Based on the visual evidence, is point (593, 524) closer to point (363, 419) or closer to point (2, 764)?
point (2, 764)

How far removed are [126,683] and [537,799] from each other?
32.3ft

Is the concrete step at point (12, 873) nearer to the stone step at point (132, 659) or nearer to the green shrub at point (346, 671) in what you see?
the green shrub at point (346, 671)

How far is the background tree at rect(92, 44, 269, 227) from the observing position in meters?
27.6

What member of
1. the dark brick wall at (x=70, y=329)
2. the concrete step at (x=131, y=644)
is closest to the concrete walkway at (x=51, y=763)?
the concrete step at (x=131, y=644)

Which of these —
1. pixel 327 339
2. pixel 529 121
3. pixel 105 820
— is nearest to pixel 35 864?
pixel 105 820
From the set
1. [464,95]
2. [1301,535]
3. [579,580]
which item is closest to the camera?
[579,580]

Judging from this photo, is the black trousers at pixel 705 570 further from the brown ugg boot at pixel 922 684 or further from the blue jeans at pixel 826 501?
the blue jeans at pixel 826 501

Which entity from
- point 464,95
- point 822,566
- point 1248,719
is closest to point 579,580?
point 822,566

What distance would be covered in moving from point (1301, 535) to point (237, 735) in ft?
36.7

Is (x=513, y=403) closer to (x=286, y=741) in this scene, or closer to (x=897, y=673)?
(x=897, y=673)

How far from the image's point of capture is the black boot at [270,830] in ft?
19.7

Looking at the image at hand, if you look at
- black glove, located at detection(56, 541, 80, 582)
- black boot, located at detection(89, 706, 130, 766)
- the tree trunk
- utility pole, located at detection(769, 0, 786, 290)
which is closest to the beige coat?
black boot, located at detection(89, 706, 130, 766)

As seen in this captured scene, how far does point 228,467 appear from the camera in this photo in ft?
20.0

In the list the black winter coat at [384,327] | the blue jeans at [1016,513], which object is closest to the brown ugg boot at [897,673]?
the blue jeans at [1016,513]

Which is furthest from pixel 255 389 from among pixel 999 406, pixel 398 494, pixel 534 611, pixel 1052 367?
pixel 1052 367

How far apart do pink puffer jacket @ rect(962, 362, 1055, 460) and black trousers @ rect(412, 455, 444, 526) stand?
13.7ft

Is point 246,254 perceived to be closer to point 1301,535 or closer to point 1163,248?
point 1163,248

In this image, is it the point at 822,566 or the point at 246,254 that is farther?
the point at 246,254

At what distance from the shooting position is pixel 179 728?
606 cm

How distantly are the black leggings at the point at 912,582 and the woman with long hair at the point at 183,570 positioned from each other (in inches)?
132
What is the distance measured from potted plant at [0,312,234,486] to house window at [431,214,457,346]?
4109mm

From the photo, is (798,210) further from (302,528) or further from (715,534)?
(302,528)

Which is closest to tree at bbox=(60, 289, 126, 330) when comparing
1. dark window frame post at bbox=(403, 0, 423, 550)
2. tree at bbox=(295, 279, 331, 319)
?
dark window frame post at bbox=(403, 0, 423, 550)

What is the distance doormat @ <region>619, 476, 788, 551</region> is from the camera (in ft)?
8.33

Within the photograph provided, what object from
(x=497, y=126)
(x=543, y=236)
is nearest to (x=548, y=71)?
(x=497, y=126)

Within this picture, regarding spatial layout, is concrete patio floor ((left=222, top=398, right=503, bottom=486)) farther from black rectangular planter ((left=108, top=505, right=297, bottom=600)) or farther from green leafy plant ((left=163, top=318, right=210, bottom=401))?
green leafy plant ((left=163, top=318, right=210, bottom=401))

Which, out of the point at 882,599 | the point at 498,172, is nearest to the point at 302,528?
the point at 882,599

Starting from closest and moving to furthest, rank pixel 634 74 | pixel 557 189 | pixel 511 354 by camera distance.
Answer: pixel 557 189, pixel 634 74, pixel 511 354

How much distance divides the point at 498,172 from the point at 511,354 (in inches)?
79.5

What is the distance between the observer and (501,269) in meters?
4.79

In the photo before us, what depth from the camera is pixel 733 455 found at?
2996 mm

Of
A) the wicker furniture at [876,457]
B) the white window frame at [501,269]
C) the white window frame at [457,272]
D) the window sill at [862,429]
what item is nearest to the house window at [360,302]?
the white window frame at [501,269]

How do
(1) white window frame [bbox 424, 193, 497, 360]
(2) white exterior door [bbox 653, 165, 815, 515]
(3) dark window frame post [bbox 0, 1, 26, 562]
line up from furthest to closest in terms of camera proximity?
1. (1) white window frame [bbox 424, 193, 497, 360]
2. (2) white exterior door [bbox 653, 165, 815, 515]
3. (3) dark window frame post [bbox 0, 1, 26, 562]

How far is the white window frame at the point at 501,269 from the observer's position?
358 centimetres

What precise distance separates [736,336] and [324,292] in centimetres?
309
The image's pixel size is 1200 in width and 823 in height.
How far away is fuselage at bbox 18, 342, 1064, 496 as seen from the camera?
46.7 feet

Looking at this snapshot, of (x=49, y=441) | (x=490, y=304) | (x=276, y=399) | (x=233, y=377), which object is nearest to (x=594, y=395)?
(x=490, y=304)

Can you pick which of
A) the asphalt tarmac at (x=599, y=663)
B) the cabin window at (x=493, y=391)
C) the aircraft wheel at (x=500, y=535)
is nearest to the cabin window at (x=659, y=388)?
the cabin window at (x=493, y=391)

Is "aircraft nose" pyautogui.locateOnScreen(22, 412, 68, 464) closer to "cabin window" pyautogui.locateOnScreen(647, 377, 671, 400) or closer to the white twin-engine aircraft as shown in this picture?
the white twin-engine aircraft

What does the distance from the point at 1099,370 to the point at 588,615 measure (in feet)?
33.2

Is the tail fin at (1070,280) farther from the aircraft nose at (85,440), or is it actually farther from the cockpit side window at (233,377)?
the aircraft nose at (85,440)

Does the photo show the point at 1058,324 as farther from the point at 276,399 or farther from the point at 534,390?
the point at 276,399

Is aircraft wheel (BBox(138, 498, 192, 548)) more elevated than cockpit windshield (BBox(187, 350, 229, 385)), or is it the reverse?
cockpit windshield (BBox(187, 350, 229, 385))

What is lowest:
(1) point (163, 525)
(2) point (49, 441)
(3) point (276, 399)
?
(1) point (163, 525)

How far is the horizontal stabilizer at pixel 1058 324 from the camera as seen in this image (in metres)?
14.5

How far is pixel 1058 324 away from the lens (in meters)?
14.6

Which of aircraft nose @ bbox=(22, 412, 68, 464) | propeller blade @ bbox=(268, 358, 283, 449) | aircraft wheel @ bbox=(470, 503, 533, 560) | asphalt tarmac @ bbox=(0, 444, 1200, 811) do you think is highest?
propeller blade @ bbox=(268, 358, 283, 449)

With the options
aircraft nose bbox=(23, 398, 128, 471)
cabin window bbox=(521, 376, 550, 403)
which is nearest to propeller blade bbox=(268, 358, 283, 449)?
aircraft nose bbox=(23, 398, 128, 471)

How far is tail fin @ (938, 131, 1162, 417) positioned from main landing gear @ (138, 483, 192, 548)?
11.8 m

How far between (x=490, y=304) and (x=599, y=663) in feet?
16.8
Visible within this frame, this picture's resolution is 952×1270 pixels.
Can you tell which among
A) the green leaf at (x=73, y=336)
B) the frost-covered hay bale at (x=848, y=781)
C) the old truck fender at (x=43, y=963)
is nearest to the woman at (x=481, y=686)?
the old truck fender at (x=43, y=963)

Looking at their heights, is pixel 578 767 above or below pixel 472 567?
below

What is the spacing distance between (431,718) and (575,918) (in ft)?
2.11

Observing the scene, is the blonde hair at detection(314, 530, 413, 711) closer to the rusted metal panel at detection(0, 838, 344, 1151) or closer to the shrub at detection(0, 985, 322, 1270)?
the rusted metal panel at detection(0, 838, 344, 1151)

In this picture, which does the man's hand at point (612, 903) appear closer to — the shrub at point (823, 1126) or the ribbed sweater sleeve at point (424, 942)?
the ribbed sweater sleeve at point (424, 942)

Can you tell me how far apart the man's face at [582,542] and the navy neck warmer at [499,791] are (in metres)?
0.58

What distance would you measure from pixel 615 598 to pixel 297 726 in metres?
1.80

▶ _Goal of the exercise_:
From the line containing "Is aircraft wheel" down to the last line, reproduce the records exactly. Include both ends.

▶ _Final answer_:
Is aircraft wheel (BBox(138, 498, 192, 548)) more elevated than cockpit windshield (BBox(187, 350, 229, 385)), or is it the reverse?
cockpit windshield (BBox(187, 350, 229, 385))

What is lowest:
(1) point (163, 525)
(2) point (49, 441)
(3) point (276, 399)
?
(1) point (163, 525)

How far is the horizontal stabilizer at pixel 1058 324 from the camera as seen in this image (in metres)?
14.5

How far is pixel 1058 324 away from the lens (in meters)?
14.6

Which of aircraft nose @ bbox=(22, 412, 68, 464) | propeller blade @ bbox=(268, 358, 283, 449) | aircraft wheel @ bbox=(470, 503, 533, 560) | asphalt tarmac @ bbox=(0, 444, 1200, 811) do you think is highest?
propeller blade @ bbox=(268, 358, 283, 449)

With the options
aircraft nose bbox=(23, 398, 128, 471)
cabin window bbox=(521, 376, 550, 403)
which is nearest to propeller blade bbox=(268, 358, 283, 449)?
aircraft nose bbox=(23, 398, 128, 471)

How far is tail fin @ (938, 131, 1162, 417) positioned from main landing gear @ (138, 483, 192, 548)?
11.8 m

How far between (x=490, y=304) and (x=599, y=663) in feet?
16.8
Visible within this frame, this picture's resolution is 952×1270 pixels.
Can you tell which among
A) the green leaf at (x=73, y=336)
B) the frost-covered hay bale at (x=848, y=781)
C) the old truck fender at (x=43, y=963)
is nearest to the woman at (x=481, y=686)?
the old truck fender at (x=43, y=963)

Looking at their heights, is pixel 578 767 above or below pixel 472 567?
below

What is the spacing distance between (431,718) and (575,918) (in ft)?
2.11

Observing the scene, is the blonde hair at detection(314, 530, 413, 711) closer to the rusted metal panel at detection(0, 838, 344, 1151) or closer to the shrub at detection(0, 985, 322, 1270)?
the rusted metal panel at detection(0, 838, 344, 1151)

In this picture, which does the man's hand at point (612, 903) appear closer to — the shrub at point (823, 1126) or the ribbed sweater sleeve at point (424, 942)?
the ribbed sweater sleeve at point (424, 942)

Can you tell me how far apart the man's face at [582,542] and the navy neck warmer at [499,791] are (in metres)?
0.58

What distance would you measure from pixel 615 598 to pixel 297 726 in metres?
1.80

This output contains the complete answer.